Thursday, August 25, 2011
The Listening Church
Pastors and members of the Church have to listen to people, indeed, as many people as possible but "listening" is never and end end in itself. We should never be satisfied with listening simply so we can respond with that oft heard phrase of contemporary counsellors, "I hear your pain". Being listened to without a response only adds to frustration. Undergoing non-directive counselling might give a certain immediate satisfaction as one hears oneself pouring out one's grief but ultimately it really leads to deeper hurt, when one realises nothing has changed and the listener can do nothing, and actually hasn't heard a word.
The Church is a "teaching" Church, that is what it has to offer the world. "Go out to the whole world and teach all nations". It teaches the world because it listens intensely to God. It has something to say to individuals because its Pastors have first heard what God has to say.
Another phrase that used to be used without much thought was "meeting people where they are at", again it is important being with people but Christ having both met then and listened, then teaches and demands they leave where they are "at" to follow him.

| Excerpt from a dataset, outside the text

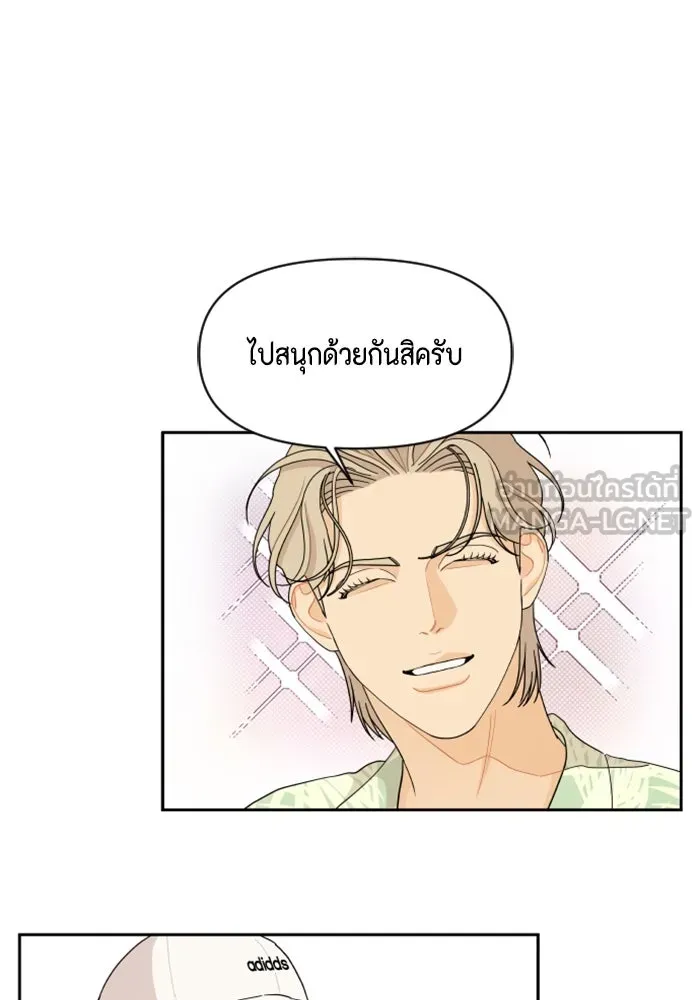 จริง ๆ แล้ว โอบารัมน่ะ… ตอนที่ 50 รูปที่ 54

The Church is a "hospital for the sick" and a "school for sinners", it is not a hospice for the dying or an institution for the ignorant. It is a place where the sick are brought to health and a school where the ignorant are taught wisdom. It is concerned with metamorphosis, transfiguration, change.
I haven't spoken about the Soho "Gay" Masses per se but it strikes me The Oratory or Westminster Cathedral seem to attract a fair number of relatively "camp" men, few with children can afford central London, the difference between the Warwick Street Masses and the Oratory or the Cathedral is that at Warwick Street the church has given up teaching and merely listens.

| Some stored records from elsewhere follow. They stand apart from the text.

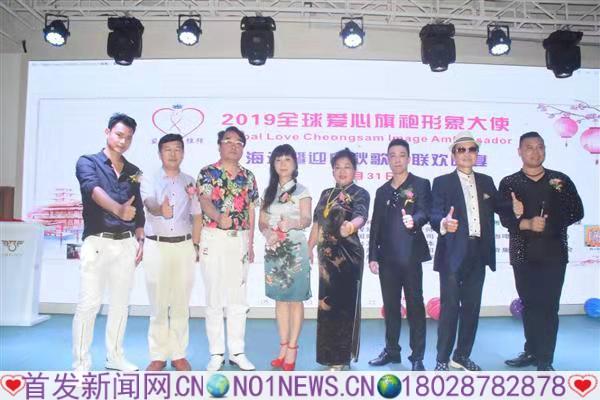 微信图片_20190903194904.jpg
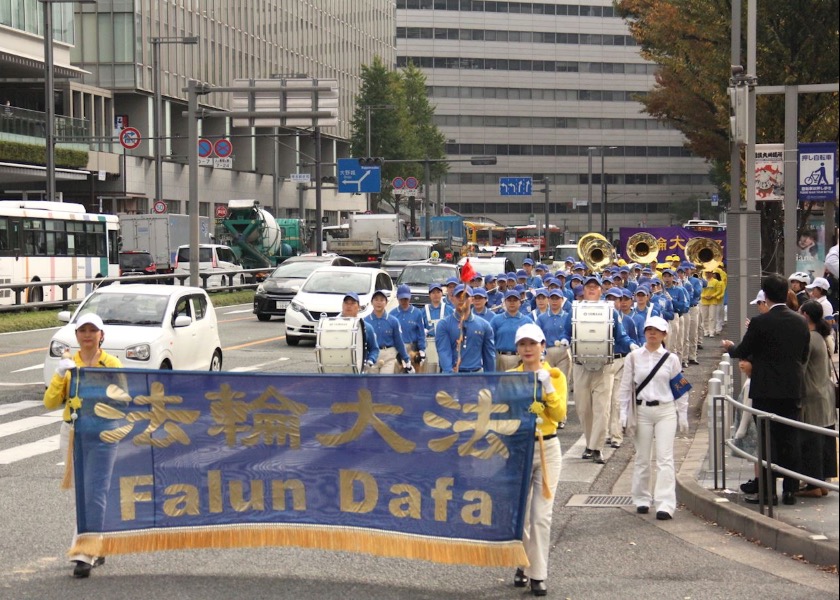 Image for article ژاپن: راهپیمایی در فوکوئوکا برای تجلیل از خروج ۴۲۰ میلیون نفر از ح.ک.چ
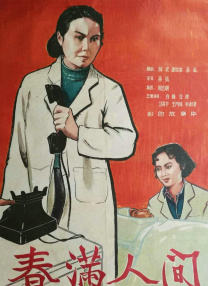 2020国产精品亚洲综合网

Listening to the hunger rumbles of the starving is not charitable, especially when one has food. I can understand maybe one doesn't give someone who is dying of starvation heady wine and rich food, maybe one begins with watery gruel and thinly cut bread, I presume in charity, I pray, that is what Archbishop Nichols and his predecessor intended when the present Archbishop of Birmingham, Bernard Longley, negotiated the return of the Warwick Street "community" from the Anglican church were Catholic priests offering Mass for them to their present home.
It raises the question, not so much about "Gay" Masses but about dissent in general: how far should it be tolerated? How much listening should take place before the bishops and priest say, "now we will teach".